Here are just a few reasons to consider or investigate when a plant doesn’t thrive or meets its demise.
  • Cultural conditions don’t match the plant’s needs. Too little or too much sun? Too little or too much moisture?
  • Improper planting – was too much root exposed or was soil piled over the top of the existing root ball? Either can cause a plant’s premature death.
  • Was the plant infected with a disease or attacked by a harmful insect?
  • Did the weather come into play with an exceptionally cold winter, or hot dry summer?

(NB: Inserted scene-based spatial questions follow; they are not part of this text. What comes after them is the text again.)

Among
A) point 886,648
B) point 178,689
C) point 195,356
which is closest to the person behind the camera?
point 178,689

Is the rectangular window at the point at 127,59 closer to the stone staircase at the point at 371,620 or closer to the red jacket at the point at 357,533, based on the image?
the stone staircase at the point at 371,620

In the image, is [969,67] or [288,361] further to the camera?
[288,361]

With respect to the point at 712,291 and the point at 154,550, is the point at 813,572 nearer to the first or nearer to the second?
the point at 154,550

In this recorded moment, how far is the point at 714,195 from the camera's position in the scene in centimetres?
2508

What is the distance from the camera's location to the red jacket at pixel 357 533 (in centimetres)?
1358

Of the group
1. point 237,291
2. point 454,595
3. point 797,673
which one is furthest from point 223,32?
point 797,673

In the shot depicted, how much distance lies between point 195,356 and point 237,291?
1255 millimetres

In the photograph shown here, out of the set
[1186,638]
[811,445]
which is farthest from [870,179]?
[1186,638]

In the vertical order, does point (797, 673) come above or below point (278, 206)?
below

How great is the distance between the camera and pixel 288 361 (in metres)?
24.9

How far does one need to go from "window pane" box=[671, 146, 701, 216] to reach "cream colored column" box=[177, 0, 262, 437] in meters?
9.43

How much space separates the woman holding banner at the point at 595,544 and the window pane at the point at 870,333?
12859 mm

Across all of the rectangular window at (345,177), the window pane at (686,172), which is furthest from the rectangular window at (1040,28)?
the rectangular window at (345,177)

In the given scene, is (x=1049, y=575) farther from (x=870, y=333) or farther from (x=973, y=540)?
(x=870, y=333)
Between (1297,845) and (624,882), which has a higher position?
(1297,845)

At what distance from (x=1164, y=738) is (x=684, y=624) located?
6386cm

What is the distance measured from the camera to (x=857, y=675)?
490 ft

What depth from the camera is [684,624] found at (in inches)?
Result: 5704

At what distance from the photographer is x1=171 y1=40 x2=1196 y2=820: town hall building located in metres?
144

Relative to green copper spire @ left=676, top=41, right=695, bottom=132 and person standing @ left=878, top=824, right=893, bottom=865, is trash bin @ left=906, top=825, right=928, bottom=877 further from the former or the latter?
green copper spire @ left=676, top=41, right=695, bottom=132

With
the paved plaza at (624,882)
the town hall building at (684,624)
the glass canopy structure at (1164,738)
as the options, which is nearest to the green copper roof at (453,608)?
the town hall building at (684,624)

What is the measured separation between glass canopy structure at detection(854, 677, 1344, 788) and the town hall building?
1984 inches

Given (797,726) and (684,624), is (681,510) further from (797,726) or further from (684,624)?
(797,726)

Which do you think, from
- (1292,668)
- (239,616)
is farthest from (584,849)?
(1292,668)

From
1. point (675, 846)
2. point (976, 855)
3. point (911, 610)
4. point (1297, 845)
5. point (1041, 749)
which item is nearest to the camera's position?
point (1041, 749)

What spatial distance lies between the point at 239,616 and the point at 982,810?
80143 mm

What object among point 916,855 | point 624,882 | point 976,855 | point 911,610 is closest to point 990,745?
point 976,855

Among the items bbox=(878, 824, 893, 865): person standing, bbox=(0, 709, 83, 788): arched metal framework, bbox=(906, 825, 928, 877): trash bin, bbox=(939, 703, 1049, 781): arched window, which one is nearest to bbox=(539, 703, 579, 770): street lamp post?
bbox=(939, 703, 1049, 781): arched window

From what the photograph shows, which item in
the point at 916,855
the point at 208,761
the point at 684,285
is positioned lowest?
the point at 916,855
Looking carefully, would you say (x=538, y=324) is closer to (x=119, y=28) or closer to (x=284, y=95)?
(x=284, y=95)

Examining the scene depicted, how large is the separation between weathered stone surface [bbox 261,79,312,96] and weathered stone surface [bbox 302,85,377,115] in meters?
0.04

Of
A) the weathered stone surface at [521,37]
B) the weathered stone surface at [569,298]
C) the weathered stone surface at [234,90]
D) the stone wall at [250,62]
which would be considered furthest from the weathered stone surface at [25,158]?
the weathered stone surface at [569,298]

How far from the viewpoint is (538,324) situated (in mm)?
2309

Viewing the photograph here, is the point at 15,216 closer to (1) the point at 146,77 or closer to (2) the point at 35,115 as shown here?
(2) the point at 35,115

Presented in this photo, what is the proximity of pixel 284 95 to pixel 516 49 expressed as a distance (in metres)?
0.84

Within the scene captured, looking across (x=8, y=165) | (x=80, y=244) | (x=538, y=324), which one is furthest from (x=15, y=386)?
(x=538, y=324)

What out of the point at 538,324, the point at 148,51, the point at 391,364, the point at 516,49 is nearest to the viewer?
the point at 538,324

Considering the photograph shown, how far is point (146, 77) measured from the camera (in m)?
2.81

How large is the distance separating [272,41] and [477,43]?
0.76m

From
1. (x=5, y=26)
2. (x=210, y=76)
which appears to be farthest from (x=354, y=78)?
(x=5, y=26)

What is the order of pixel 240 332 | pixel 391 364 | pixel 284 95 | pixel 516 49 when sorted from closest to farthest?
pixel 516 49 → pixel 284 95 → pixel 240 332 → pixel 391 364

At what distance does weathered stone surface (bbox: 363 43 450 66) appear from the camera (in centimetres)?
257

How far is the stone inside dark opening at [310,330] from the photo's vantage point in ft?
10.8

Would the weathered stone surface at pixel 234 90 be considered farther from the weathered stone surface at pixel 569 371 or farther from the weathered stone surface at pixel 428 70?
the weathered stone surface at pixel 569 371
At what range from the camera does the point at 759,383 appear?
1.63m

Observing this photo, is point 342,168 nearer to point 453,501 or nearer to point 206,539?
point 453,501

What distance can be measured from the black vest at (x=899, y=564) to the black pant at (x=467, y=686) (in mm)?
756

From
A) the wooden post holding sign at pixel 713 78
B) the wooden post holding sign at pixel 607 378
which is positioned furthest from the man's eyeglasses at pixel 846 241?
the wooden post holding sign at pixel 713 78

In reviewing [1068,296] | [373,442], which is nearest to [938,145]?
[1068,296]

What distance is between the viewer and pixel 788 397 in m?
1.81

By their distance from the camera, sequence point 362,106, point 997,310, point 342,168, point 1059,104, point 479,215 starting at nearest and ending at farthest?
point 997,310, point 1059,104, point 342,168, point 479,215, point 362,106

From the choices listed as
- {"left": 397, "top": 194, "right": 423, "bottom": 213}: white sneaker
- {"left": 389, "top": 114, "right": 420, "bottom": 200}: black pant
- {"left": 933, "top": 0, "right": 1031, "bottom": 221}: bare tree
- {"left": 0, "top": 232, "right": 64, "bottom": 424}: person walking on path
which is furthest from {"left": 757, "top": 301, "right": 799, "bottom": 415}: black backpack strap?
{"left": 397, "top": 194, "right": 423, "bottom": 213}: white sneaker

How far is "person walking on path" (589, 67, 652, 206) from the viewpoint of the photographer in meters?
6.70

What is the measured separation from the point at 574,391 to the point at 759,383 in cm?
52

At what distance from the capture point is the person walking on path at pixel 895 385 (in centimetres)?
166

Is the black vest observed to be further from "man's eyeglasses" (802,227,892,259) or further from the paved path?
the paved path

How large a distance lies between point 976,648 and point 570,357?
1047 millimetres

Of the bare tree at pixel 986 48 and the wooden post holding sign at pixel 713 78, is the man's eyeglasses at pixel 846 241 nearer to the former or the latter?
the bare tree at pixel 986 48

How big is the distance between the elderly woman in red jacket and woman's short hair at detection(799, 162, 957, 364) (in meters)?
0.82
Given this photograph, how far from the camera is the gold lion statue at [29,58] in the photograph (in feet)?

  • Did you under- or over-water the plant?
 
Here’s one we often hear: We have five of the same shrubs seemingly planted in the same manner and cultural conditions, and cared for the same, and one dies. What gives? Often there may be a slight change in conditions that we don’t recognize. One end of a row of plants may be nearer to a tree, or close to a down spout. In the former the soil gets drier closer to the tree, while in the latter the soil may be staying wet longer near the downspout. Sometimes a plant might just be a little weaker than the other four. While the others survive, the conditions were just a little too tough for the weaker plant. Plants are like people, we are not all the same. 
 
Back to accepting failures. In gardening it’s going to happen. No matter how careful we are or how much experience we have, Mother Nature throws curve balls. Don’t give up when things go wrong, but do try to figure out what went awry before replanting. And of course you can always ask us for help in determining what may have caused a plant to die.